## CONSIGNE
Dans l'article sur la ferme de la fondation Sonnenhof, reprenez mot pour mot le passage qui va de « La fondation Sonnenhof ferme » jusqu'à « ou la ferme. ».

## EXTRAIT DU TEXTE
La fondation Sonnenhof ferme sa ferme, et ça déplaît
Une pétition dénonce la décision de la direction de la fondation Sonnenhof de fermer un lieu où oeuvrent des travailleurs handicapés
Le lieu est bien connu en Alsace. La fondation protestante Sonnenhof, à Bischwiller, accueille depuis plus de cent cinquante ans des personnes en situation de handicap. Environ 1 000 actuellement, dont 320 travaillent au sein de l’énorme domaine en cuisine, dans la jardinerie ou la ferme.
«Je voulais agir»
Lancée sur change. org en fin de semaine dernière, une pétition pour réclamer la sauvegarde de la ferme, soit le projet inverse de la direction, a récolté quelque 13 000 signatures. « En tant qu’habitant du coin [Haguenau], ça m’a touché d’apprendre cette possible fermeture. C’est une institution ici et je voulais agir», avoue son créateur, Sofiane El Hamlili, client de la boutique de la ferme. Il dit avoir été encouragé par «d’anciens et d’actuels salariés et des agriculteurs du coin ». Aurait-il été manipulé ? C’est ce que dénonce la directrice générale AnneCaroline Bindou qui évoque «une campagne de nuisance». Elle répète le bienfondé du projet, porté au vote lors du conseil d’administration du 13 février. «Le plus important pour nous, c’est que les activités proposées ici offrent un parcours épanouissant et favorisant l’inclusion pour les personnes handicapées, défend-elle. Or, on n’y est plus pour la ferme. Parmi les dix-huit qui y travaillent, onze se sont prononcés pour un métier moins contraignant, quatre hésitent, un prend sa retraite et deux, enfin surtout un, voudraient continuer. En plus, on ne trouve pas de relève pour les remplacer.»

## DONNÉES RECUEILLIES
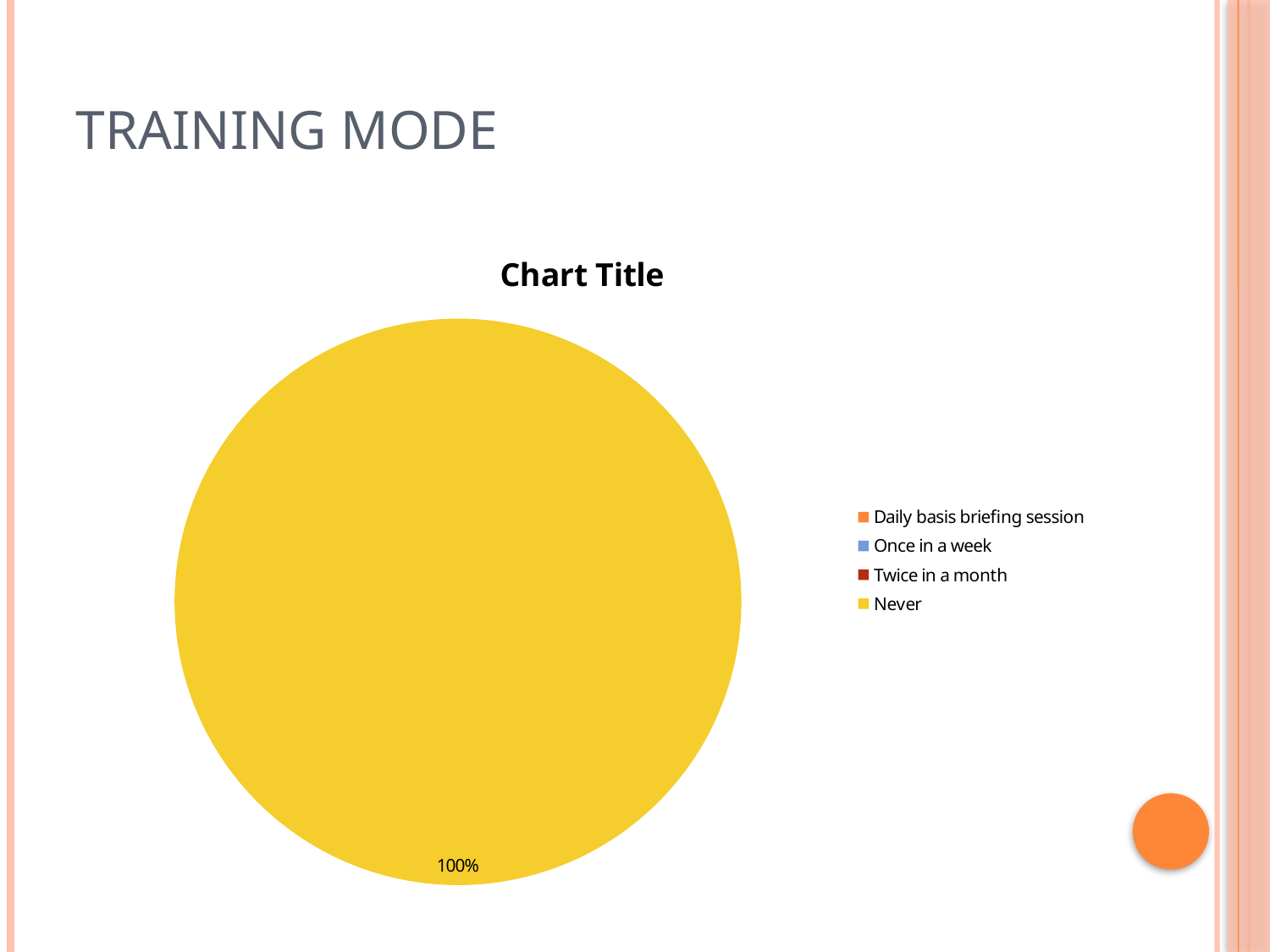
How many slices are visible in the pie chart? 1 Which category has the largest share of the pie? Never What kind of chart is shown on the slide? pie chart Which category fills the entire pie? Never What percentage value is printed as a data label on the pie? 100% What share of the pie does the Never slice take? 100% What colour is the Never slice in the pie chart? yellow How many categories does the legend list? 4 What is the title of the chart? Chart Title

## RÉPONSE
La fondation Sonnenhof ferme sa ferme, et ça déplaît
Une pétition dénonce la décision de la direction de la fondation Sonnenhof de fermer un lieu où oeuvrent des travailleurs handicapés
Le lieu est bien connu en Alsace. La fondation protestante Sonnenhof, à Bischwiller, accueille depuis plus de cent cinquante ans des personnes en situation de handicap. Environ 1 000 actuellement, dont 320 travaillent au sein de l’énorme domaine en cuisine, dans la jardinerie ou la ferme.